What is being asked ->
Give the listing below again exactly, but without any of its pictures.

The data ->
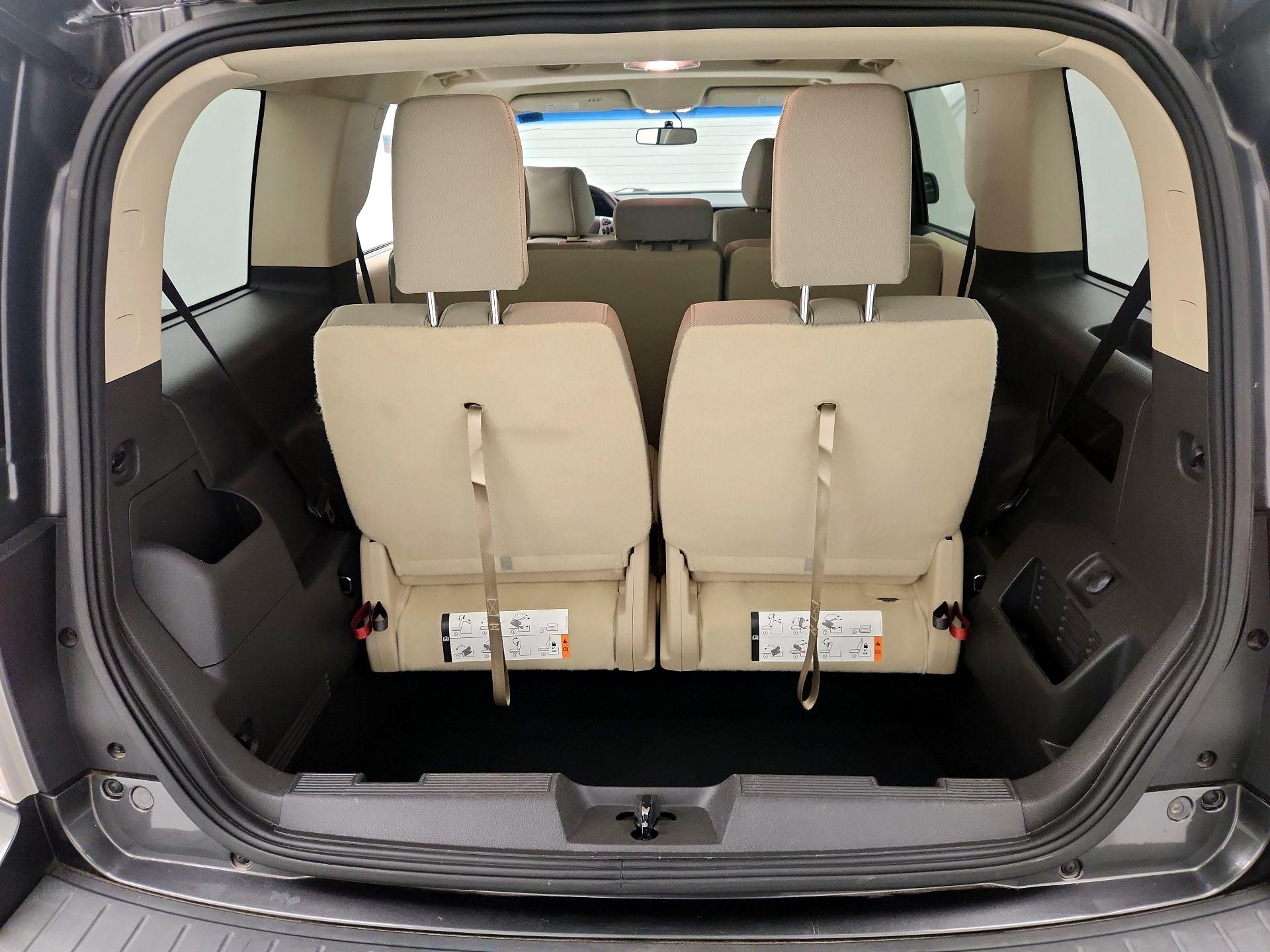 Thumbnail: 2016 Ford Flex - 20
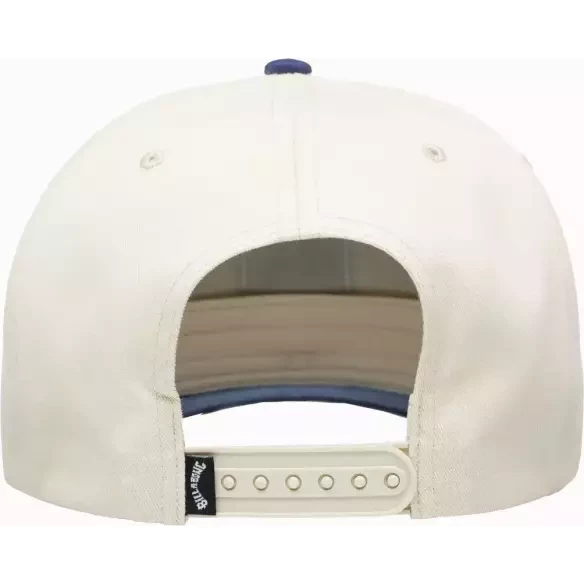 Cap Billabong Stacked Snapback sand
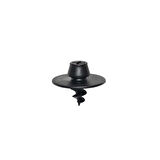 Taban Paspas Klipsi Audi VW Seat Skoda 3D0864812AB41 VW Beetle 1999-2005 Golf 1998-2005 Passat 1997-2005 Polo 2002-2005 Touran 10 Adet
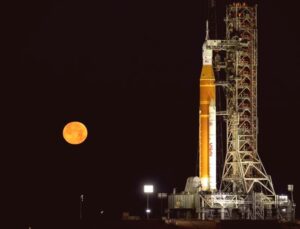 Artemis II Astronotlarının Ay Menüsü Belli Oldu: Kahve, Tortilla ve Acı Soslar Ön Planda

Task result ->
 Thumbnail: 2016 Ford Flex - 20
 Cap Billabong Stacked Snapback sand
 Taban Paspas Klipsi Audi VW Seat Skoda 3D0864812AB41 VW Beetle 1999-2005 Golf 1998-2005 Passat 1997-2005 Polo 2002-2005 Touran 10 Adet
 Artemis II Astronotlarının Ay Menüsü Belli Oldu: Kahve, Tortilla ve Acı Soslar Ön Planda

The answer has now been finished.